I have already removed every tick I could find and given her some of the flea treatment Michonne precured so that all I have to do now is give her face a quick trim to remove the fur from her eyes. And after five minutes of careful snipping, I am proud to say that posy looks much neater and less wild than before.

"There, gorgeous as always" I mumble softly before leaning forward to kiss posy's damp forehead. Standing up causes the muscles in my calves to pull tight and snap like rubber bands that have long since worn thin from use. The moment I open the bathroom door cold hair wafts into the steamy room causing both me and posy to shiver violently. But before we can retreat to the warmth of the fireplace downstairs my attention is pulled by a small cough coming from Izzy and I's room.

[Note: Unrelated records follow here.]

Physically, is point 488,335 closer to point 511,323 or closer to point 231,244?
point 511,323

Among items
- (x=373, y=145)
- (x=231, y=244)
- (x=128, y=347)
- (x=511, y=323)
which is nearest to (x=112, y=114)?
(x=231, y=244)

I put the six-year-old to bed just before bathing posy yet the guilt from this morning continues to follow me like a bad smell. I still can't rid my mind of the image I was met with upon finding Izzy after leaving Daryl. She was curled up in the back corner of the living room rocking back and forth and steadily ignoring Michonne who sat a few meters away looking defeated yet still doing her best to comfort the child. My child. The little girl intrusted to me. I have seldom felt such a pressing sense of shame. 'Never be ashamed.' But I was. I am.

No sooner than I had taken in the scene in front of me, I was tackled by Izzy who clung to me like she thought she would never see me again. Her face was botchy and stiff with dried tears and her hair was a mess like she had been pulling at it again. I smoothed it out gently as I held her close, hating myself for hurting her yet again.

The only coherent thing I heard from Izzy during the following hours was an accusatory 'You left!' followed by more tears. Otherwise, we spent the rest of the morning and afternoon in silence save for my repeated apologies that only ever got huff's in response.

I messed up, I know I did. But a part of me, the one I hate to think about, was undeservingly frustrated. Bitter. Cold. Why wasn't Eliza the one her daughter clung to? She is her mother after all. Her. not me. never me. so why wasn't it her hand running through Izzy's bedraggled locks and why was it not she who tucked Izzy in with sweet words and forehead kisses. Izzy should look to her mother for comfort.

but instead, her body rots in tandem along side a dozen other corpses. leaving me and me alone to pick up the pieces of her own, selfish, choice that was letting me live. And it was a choice. She had every opportunity to go home to her daughter, to get her out of that place, but instead she ran. And it is in that decision where I cannot forgive her.

I love Izzy but Fuck me, I'm tired. I am doing my best for her but it's not good enough. I will never be good enough. I will forever be nothing more than a sick imitation of the parent she lost, the parent she needs. But I will still succeed where Eliza failed, because I'm not leaving her. I will not die like she did. I can't afford such a gift of cowardice.